● Texte fourni
Tribune du Comité Pro Persona dans Le Monde du 6 décembre 2018 :
La financiarisation de l’entreprise, qui assigne comme seul objectif à sa gestion la maximisation du résultat pour l’actionnaire, est à l’origine d’une perte globale de sens du travail, rappelle le Comité Pro Persona dans une tribune au « Monde ». La loi Pacte permettra de remettre l’humain au cœur du projet entrepreneurial.
Début octobre, le projet de loi Pacte (projet de loi relatif à la croissance et la transformation des entreprises), qui comprend un volet relatif à l’objet social de l’entreprise, a été approuvé en première lecture à l’Assemblée nationale, avant son passage au Sénat en janvier 2019.
Ce thème, venu au grand jour il y a quelques mois à l’occasion de la publication du rapport Notat-Sénard (« L’entreprise, objet d’intérêt collectif », voir lien PDF), dépasse largement le seul débat législatif. Il s’enracine dans une réflexion de fond, qui pose la question de la finalité de l’entreprise, et qui y répond autrement que par des considérations seulement financières.

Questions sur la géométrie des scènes

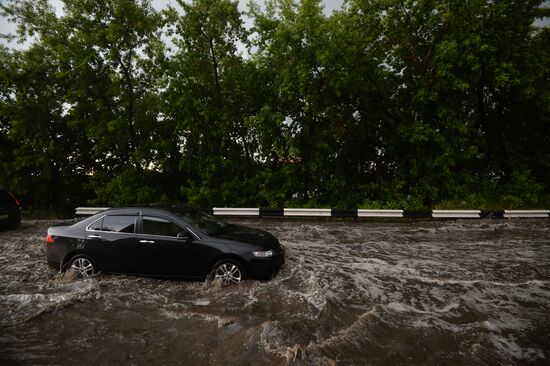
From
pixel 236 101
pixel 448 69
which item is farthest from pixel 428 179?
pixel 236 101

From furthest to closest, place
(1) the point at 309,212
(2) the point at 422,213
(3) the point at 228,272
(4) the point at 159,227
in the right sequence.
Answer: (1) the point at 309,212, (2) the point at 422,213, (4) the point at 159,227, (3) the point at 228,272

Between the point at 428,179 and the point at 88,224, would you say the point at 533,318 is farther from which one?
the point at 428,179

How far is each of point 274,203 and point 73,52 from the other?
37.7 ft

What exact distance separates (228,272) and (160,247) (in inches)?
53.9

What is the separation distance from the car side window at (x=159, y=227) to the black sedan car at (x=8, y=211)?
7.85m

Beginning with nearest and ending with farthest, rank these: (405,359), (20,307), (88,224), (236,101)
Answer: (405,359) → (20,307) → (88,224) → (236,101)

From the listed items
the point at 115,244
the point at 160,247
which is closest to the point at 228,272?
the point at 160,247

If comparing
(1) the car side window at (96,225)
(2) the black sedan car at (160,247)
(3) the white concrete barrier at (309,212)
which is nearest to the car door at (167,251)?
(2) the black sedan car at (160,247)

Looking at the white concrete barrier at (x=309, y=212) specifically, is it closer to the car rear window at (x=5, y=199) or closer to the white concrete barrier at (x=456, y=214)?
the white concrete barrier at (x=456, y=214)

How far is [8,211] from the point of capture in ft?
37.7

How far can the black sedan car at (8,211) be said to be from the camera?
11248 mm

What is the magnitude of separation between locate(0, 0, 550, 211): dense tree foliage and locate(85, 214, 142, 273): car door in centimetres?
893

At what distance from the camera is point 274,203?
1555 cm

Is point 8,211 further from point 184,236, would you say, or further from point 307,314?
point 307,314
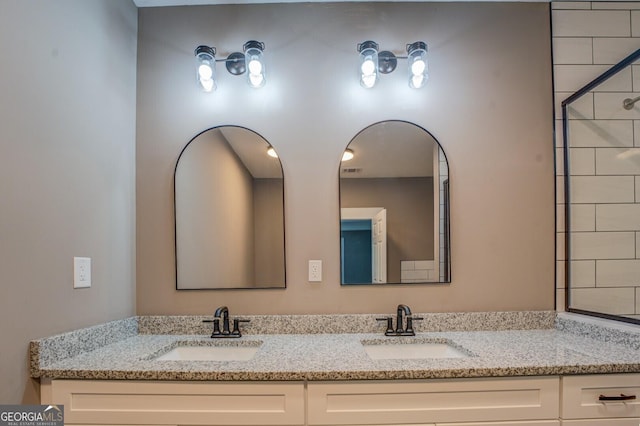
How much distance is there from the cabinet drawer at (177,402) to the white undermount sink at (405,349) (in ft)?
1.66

● Exercices à faire
(a) D'après le texte sur la loi Pacte, à quel moment le projet de loi doit-il passer au Sénat ?
(b) Reprenez le texte sur la loi Pacte après sa dernière phrase et écrivez la suite.

● Réponses attendues
(a) En janvier 2019.

(b)
Dans un pays comme la France, toute modification du code civil est un événement. Le projet de loi Pacte, qui comprend, parmi ses cent quarante articles, la modification des articles 1833 et 1835 du code civil portant sur l’objet social de l’entreprise et sur ses statuts, n’échappera pas à la règle. Mais pour que cet événement fasse vraiment date, deux écueils doivent à notre sens être évités.
Le premier écueil est celui de la judiciarisation. De quoi s’agit-il ? En ajoutant un alinéa à l’article 1833, qui prévoit dorénavant que la gestion d’une entreprise se fait en prenant en considération « les enjeux sociaux et environnementaux de son activité », le risque existe de transformer la responsabilité sociale de l’entreprise (RSE) en arme juridique qui pourra être brandie contre tous les dirigeants d’entreprise qui seront accusés de ne pas en faire assez sur ce terrain. Comment déterminer qui en fait assez ?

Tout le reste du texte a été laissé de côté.